---------- Supplied text
It’s taken on faith in many quarters that increased reliance on the cloud puts enterprise data in greater jeopardy. And while individual assessment of risk will vary greatly from case to case, firms like NaviSite are looking to erase much of the doubt over cloud computing through advanced automation to enable broad data access and collaboration while maintaining full control. The company’s Chris Patterson, vice president of product management, explains in a conversation with IT Business Edge’s Arthur Cole.
Cole: Enterprises are starting to raise the alarm about user-provisioned cloud services exposing internal data to risk. How does NaviSite's Intelligent Storage portfolio address this?
Patterson: As consumer-level services gain prevalence and are embraced by users for personal use, such as storing family photos on Dropbox, answering emails and browsing from a smartphone, it is natural that the same level of convenience would be expected at work. NaviSite recognizes the challenges that IT departments face in maintaining control of sensitive data while also meeting these growing user demands. After all, if IT can’t provide a viable solution, users will always find another way.
NaviSite’s NaviCloud Dynamic Compute is an Infrastructure-as-a-Service platform that enables an administrator to grant different groups the ability to build VMs as easily, if not more so, than they could at AWS or one of the other transactional clouds. Billing and control are all centrally managed. For those who need to share files, the NaviCloud Intelligent Storage (NCIS) Share platform can be used with a solution like Gladinet to enable file sharing across multiple platforms like PC, Mac, Android and iPhone, with integration into Active Directory and other legacy controls. End users can gain access to the files needed and the administrators can control them as easily as they would control a file server.
The best way to secure data is to never let it leave a data center. NaviSite’s NaviCloud ONE Desktop-as-a-Service platform allows users to access a full desktop environment from any device, either user- or company-owned, without any sensitive information ever touching the device. File sharing and clipboard functionality can be disabled for highly sensitive use cases and the user never has physical access to the data.
These products, coupled with appropriate internal controls and user education, enable enterprises to embrace the new computing paradigms without exposing data to undue risk.
Cole: What about integration with internal data environments? What is the best way for the enterprise to expand its cloud footprint without creating new layers of management complexity?
--------------------
---------- Data listing
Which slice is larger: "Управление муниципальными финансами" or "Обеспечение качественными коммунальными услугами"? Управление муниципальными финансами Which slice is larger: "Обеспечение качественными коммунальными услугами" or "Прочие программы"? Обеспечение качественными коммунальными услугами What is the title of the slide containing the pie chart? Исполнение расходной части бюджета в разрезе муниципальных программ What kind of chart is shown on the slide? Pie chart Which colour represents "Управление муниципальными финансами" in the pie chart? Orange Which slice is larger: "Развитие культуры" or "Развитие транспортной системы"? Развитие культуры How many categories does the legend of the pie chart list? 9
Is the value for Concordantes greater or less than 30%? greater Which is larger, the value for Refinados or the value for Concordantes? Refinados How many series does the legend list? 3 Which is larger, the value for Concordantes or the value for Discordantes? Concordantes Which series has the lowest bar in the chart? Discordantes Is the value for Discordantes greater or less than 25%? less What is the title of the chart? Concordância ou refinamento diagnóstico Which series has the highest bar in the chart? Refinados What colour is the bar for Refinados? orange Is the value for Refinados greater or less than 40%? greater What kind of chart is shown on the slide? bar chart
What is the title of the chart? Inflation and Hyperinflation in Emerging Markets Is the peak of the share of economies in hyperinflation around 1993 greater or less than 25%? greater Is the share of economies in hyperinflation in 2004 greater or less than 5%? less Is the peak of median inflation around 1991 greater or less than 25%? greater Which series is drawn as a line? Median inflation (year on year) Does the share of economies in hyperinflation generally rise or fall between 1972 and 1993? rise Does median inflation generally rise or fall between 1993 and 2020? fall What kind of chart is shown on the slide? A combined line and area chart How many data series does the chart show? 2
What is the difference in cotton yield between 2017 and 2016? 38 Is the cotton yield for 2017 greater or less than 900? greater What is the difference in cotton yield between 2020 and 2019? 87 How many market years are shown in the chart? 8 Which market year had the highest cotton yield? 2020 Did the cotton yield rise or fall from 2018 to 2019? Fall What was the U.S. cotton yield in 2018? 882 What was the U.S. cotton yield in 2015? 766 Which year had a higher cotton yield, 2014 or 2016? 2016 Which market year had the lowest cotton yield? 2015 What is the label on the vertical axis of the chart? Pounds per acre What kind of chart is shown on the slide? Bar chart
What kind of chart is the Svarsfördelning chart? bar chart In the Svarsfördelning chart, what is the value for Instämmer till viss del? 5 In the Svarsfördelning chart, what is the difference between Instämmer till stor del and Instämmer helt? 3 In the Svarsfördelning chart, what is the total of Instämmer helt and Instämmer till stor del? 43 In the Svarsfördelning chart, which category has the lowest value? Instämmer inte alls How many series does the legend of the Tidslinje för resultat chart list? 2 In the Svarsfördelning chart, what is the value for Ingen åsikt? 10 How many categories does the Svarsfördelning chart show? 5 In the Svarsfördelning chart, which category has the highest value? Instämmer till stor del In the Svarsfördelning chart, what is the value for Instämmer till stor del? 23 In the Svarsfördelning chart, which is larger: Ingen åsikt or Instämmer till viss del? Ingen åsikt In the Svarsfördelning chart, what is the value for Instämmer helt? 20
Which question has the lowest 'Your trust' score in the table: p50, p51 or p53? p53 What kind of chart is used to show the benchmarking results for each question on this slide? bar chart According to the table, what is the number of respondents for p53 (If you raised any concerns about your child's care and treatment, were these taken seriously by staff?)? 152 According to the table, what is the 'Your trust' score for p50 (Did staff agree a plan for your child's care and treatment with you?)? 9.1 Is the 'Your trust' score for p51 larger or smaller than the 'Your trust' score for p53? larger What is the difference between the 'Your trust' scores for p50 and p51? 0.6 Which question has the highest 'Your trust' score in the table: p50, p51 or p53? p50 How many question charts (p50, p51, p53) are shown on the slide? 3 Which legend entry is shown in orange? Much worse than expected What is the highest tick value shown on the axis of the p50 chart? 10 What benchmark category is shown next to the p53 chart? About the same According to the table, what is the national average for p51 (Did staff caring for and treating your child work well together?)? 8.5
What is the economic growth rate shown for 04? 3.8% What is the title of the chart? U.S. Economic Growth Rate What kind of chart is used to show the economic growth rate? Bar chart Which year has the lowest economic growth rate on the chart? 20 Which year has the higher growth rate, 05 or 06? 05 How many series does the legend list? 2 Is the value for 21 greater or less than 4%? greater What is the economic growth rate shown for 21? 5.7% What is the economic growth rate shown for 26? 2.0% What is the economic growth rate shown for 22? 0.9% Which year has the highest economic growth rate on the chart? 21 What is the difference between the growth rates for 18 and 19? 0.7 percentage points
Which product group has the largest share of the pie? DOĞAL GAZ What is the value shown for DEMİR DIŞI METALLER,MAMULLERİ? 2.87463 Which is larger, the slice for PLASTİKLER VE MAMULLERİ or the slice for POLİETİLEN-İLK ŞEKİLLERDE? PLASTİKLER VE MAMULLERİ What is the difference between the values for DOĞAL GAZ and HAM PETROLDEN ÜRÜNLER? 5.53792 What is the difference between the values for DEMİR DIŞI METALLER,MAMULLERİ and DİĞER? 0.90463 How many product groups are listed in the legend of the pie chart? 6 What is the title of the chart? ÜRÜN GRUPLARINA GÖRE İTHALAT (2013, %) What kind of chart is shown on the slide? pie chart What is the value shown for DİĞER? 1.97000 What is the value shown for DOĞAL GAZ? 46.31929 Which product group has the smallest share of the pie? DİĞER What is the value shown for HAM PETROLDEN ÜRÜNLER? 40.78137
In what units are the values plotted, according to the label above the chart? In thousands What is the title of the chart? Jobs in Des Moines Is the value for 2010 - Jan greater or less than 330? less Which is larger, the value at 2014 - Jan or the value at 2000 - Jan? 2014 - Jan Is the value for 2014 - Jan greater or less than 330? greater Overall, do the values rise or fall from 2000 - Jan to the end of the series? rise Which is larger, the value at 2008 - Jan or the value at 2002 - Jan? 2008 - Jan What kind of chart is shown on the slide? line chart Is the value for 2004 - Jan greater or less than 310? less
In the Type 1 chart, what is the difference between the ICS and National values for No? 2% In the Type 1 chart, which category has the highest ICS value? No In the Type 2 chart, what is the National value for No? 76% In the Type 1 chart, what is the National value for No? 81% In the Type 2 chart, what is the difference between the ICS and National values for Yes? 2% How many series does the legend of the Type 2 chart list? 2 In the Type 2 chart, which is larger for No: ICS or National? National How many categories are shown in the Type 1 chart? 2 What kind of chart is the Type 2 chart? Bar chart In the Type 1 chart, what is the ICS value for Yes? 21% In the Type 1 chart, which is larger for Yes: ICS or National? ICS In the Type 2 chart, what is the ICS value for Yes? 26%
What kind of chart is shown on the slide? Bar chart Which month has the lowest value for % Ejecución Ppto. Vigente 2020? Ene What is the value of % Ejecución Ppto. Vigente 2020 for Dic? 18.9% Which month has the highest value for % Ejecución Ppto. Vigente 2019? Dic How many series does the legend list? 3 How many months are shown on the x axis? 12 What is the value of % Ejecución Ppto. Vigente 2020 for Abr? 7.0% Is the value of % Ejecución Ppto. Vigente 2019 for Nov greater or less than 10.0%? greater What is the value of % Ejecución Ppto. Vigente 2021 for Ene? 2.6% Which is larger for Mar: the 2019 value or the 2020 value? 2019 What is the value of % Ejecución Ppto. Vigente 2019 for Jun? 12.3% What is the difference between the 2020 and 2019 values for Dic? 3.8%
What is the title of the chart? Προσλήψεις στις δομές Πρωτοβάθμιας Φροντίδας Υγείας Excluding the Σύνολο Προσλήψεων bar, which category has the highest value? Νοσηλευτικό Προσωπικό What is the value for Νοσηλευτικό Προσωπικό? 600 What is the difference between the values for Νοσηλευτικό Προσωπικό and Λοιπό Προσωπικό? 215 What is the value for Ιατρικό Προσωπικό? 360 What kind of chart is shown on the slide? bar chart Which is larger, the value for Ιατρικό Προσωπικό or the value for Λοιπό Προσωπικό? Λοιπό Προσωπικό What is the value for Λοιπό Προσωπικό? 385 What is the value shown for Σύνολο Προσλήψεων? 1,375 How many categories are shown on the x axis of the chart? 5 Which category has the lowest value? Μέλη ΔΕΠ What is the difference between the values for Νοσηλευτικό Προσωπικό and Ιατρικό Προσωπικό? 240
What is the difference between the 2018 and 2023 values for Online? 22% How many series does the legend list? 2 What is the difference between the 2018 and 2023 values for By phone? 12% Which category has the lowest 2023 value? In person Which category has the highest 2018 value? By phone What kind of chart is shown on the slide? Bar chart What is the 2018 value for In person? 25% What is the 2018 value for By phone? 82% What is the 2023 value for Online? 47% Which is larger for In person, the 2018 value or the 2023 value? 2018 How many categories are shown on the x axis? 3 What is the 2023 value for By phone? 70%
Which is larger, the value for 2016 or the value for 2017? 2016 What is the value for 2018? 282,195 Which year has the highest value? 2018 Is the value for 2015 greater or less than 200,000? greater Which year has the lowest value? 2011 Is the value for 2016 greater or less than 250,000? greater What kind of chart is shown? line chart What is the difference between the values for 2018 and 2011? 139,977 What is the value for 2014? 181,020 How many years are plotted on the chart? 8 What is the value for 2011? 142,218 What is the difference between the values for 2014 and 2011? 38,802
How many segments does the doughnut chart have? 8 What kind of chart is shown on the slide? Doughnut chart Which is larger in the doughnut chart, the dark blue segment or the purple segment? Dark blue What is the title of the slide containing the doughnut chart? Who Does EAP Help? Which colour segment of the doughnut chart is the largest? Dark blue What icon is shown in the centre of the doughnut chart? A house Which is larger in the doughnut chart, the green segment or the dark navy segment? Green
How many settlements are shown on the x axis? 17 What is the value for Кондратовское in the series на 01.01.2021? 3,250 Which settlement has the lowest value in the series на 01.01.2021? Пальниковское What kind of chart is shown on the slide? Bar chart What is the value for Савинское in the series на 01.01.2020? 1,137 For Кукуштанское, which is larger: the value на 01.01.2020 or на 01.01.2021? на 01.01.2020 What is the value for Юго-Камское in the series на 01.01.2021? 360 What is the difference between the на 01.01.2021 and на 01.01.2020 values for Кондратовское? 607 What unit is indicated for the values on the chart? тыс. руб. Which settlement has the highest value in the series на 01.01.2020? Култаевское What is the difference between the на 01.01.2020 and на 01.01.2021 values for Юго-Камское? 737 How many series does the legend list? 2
--------------------
## Work request A
Summarize the NaviSite interview in two sentences.
## Work request B
According to the NaviSite interview, what is Chris Patterson's position at the company?
## Work request C
Continue the NaviSite interview past its final line.

## Reply A
In a conversation with IT Business Edge's Arthur Cole, NaviSite's Chris Patterson explains how the company helps IT departments keep control of sensitive data while meeting users' demand for consumer-level convenience at work. He describes NaviCloud Dynamic Compute for centrally managed VM building, the NCIS Share platform for cross-platform file sharing, and NaviCloud ONE Desktop-as-a-Service for full desktop access from any device without sensitive information touching it.

## Reply B
Vice president of product management.

## Reply C
Patterson: Most enterprises have spent years acquiring tools and implementing policies and processes designed to protect and control their data. Moving to the cloud doesn’t have to negate all of those efforts — a good enterprise platform becomes an extension of an existing compute environment, not a replacement. Be sure to utilize a cloud provider that can tie into existing Active Directory structures and can run legacy management and monitoring tools within the VMs being provided. Cloud means that an enterprise must trust a service provider to provide controls at a physical and infrastructure layer, but logical controls can remain the same.
When quoting out Desktop-as-a-Service environments, NaviSite engineers are frequently asked about anti-virus or content filtering options. The simplest answer is always to use the existing AV platform in place at the customer site and route all desktop web traffic through the existing content filtering platform. While a service provider can provide these services in a green field environment, and there are certainly powerful cloud-optimized tools, this can lead to management challenges around updates and versioning when mixed with existing controls. If cloud is treated as an extension of a legacy environment, the overall customer experience is much more streamlined.
Cole: How crucial is it, though, for the enterprise to push critical data onto the cloud? Won't costs be lowered significantly with simple cloud-based bulk storage options while keeping the important stuff closer to home?
Patterson: There is no simple answer for what data should go to the cloud. Cloud storage can be cheaper than local SAN platforms. And, with the appropriate controls and when properly configured by customer and service provider, it can be just as secure. The primary attribute where cloud storage provides a lesser experience is that of performance — latency to the cloud is much greater than Fibre Channel or iSCSI. Data requiring frequent or high-speed access should remain internal while lesser accessed data can go to the cloud. Study after study shows that the vast majority of customer data sits latent on expensive local disks. By moving this out to cloud, investments in physical gear can be maximized.